La question piège en entretien d'embauche fait l'objet de nombreux articles et de nombreux fantasmes. Les candidats la craignent à cause de son effet déstabilisant, mais chercher à désarçonner les candidats n'est pourtant pas une volonté systématique des recruteurs.
les questions pièges en entretien

Un candidat plutôt sympathique tourmenté par une question piège (GettyImages/Shantell)

Lors de notre dernière enquête, vous avez été 73% à dire ne jamais poser de questions pièges en entretien et 3% seulement à dire le faire systématiquement. En face, 44% des candidats disent que les recruteurs leur posent des questions-pièges parfois ou souvent.

Pourquoi ce décalage entre candidats et recruteurs ?

Pour une raison simple : candidats et recruteurs n’ont pas la même définition de la question piège. Pour les premiers, aborder la rémunération fait partie des questions déroutantes et donc qualifiées de « pièges » tandis que pour les recruteurs, parler de salaire en entretien est une formalité. Si le sujet peut sembler inconfortable aux yeux des candidats, il est aussi inévitable !

Les questions citées par les candidats

Lors de notre enquête, nous avions donc interrogé les candidats sur le type de questions pièges que les recruteurs leur posaient en entretien. En complément des questions concernant la rémunération, les candidats ont cité :

  • quels sont vos défauts ?
  • pourquoi devrais-je vous choisir plutôt qu’un autre candidat ?
  • comment gérez-vous les conflits ?
  • où vous voyez-vous dans cinq ans ? Dans 10 ans ?
  • pourquoi choisir notre entreprise ?
  • pourquoi avez-vous quitté votre dernier emploi ?
  • puis-je appeler vos anciens employeurs ?
  • quel est le PIB de la France ?
  • connaissez-vous la différence entre un poste de community manager et celui d’un responsable marketing ?
  • pourquoi devrais-je ne pas vous recruter ?

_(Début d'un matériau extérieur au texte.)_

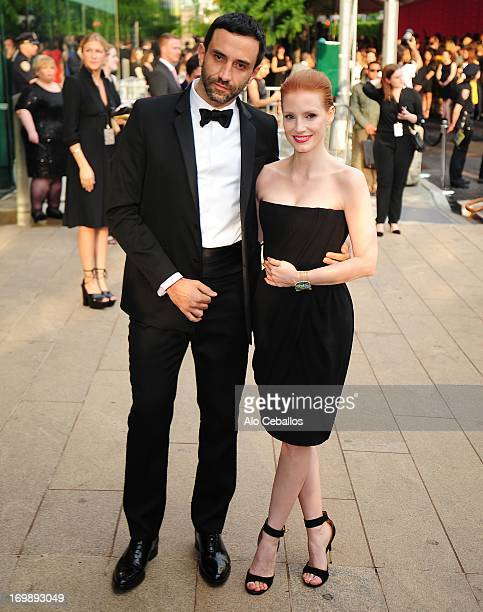 Riccardo Tisci and Jessica Chastain arrive at the 2013 CFDA Fashion Awards at Alice Tully Hall on June 3 2013 in New York New York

Hors contexte, difficile de juger du degré piégeux de ces questions, mais dans leur majorité, elles relèvent de questions classiques qu’un candidat bien préparé devrait savoir gérer sans trop de difficultés.

Côté recruteurs, les questions pièges s’apparentent plutôt à celles dont nous avions fait l’inventaire dans un article avec de véritables casse-têtes comme la raison pour laquelle les bouches d’égout sont rondes (pour que la plaque d’égout ne puisse pas y tomber) ou le nombre d’enfants qui naissent chaque jour dans le monde (près de 400 000).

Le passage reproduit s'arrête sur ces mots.